The Centers for Medicare and Medicaid Services (CMS) finalized the decision to eliminate the payment of all consultation codes (inpatient and office/outpatient codes for various places of service except for telehealth consultation G-codes) submitted on Medicare claims, beginning January 1, 2010. Physicians should stop submitting the consultation codes on their Medicare claims and use the appropriate visit code instead.

Consultations have been historically paid at a higher rate than new and established office visits and initial hospital visits. Confusion and disagreement about the proper use of the consultation codes has always been an issue since their creation in 1990. Although CMS worked to educate regarding the proper use of the consultation codes, errors in reporting these codes did not improve according to the Office of Inspector General.

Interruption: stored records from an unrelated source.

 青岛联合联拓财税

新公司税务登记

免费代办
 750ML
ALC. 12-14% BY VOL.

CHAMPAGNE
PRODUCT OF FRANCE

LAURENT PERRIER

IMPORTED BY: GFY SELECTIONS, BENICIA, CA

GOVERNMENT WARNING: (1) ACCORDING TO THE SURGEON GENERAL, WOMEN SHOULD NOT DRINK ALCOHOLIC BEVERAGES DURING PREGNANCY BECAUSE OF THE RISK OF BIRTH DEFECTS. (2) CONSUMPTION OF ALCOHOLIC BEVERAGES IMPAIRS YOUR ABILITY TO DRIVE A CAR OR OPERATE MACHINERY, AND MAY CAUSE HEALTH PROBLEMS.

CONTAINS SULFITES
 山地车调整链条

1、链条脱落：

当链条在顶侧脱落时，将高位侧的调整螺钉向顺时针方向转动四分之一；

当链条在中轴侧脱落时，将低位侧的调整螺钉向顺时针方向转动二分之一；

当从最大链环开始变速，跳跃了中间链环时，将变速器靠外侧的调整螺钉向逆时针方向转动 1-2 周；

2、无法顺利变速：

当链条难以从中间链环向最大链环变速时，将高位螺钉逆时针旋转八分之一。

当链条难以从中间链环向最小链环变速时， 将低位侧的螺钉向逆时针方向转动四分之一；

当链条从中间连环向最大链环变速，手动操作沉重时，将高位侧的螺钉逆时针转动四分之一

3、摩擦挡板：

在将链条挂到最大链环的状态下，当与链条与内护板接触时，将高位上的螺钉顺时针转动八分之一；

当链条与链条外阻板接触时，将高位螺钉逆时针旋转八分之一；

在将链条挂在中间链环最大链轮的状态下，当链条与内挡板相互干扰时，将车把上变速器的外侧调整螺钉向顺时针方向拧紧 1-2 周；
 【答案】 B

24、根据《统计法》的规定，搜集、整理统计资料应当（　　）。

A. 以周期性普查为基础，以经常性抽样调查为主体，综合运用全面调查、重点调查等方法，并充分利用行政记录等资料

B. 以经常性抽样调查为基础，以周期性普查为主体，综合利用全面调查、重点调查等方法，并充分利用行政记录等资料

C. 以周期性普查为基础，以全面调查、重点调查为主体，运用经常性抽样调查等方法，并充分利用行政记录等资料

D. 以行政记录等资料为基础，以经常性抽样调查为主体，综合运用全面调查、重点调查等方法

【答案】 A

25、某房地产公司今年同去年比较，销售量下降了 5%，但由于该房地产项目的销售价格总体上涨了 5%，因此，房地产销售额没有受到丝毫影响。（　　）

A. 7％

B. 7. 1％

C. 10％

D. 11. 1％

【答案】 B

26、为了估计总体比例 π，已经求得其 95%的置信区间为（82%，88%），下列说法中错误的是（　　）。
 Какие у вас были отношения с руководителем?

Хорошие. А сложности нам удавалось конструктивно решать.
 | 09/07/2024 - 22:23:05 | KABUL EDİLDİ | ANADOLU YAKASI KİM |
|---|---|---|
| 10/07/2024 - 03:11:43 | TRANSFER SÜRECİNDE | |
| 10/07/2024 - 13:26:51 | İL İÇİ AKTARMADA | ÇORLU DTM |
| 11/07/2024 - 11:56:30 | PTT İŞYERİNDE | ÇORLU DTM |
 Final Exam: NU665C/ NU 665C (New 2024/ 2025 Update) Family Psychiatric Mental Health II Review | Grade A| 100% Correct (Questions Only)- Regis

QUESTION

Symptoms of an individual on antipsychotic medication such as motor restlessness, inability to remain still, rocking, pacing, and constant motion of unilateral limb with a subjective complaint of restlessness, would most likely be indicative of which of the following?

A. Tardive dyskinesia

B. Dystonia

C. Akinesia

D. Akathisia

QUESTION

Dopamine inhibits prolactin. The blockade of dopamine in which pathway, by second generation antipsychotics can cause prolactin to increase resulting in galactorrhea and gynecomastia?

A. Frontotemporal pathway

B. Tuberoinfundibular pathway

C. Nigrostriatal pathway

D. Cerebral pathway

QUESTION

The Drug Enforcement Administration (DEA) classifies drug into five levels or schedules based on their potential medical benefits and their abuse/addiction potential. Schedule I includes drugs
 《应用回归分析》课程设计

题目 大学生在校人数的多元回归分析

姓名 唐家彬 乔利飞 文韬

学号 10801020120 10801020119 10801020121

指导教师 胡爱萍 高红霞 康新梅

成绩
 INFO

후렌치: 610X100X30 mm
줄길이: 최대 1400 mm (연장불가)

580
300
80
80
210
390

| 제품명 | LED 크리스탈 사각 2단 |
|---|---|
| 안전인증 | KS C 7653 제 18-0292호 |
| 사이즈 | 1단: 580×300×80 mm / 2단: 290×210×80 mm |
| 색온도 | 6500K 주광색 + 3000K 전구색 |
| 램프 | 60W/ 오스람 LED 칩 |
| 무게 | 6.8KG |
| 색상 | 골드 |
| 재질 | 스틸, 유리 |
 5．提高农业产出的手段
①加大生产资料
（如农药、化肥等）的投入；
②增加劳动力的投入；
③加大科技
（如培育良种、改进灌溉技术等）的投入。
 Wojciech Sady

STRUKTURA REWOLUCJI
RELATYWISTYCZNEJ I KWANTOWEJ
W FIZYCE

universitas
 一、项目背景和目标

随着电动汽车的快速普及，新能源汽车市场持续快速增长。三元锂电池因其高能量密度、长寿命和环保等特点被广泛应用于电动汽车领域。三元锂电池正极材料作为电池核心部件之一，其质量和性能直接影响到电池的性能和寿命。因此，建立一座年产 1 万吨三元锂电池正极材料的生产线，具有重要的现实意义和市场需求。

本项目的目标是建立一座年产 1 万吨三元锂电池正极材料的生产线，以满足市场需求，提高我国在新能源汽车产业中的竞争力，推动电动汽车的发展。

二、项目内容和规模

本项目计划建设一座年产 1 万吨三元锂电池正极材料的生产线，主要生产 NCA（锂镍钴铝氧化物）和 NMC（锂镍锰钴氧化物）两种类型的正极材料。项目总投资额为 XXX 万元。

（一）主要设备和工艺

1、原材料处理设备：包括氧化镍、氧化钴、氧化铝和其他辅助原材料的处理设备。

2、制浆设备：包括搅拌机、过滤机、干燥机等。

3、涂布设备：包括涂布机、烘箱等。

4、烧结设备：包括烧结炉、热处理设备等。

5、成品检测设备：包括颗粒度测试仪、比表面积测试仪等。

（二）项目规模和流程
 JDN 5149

“Transfer of care” guidelines were revised to better define and distinguish them from consultations, but CMS did not believe that the new definitions would clarify all the confusion and moved forward with their decision to eliminate reimbursement for the consultation codes under the Medicare physician fee schedule (MPFS). The consultation codes have not been eliminated from the CPT code set, these codes can still be submitted to Medicare with the new guidelines, but payment will not be received. Commercial payers will need to be queried individually to determine if they will be changing their policies regarding payment of consultation services.

Effective January 1, 2010, the admitting physician should bill an initial hospital care (99221-99223) for their first visit during a patient’s admission to the hospital instead of the consultation code that may have been previously reported. CMS will be creating a modifier to identify the admitting physician of record for hospital inpatient admissions. This modifier will identify the admitting physician of record who oversaw the patient’s care from other physicians who furnished specialty care. Currently, consultation services are mostly billed by specialty care physicians. The admitting physician of record must append the modifier to the initial hospital care. Subsequent care visits will be reported with subsequent hospital care codes (99231-99233).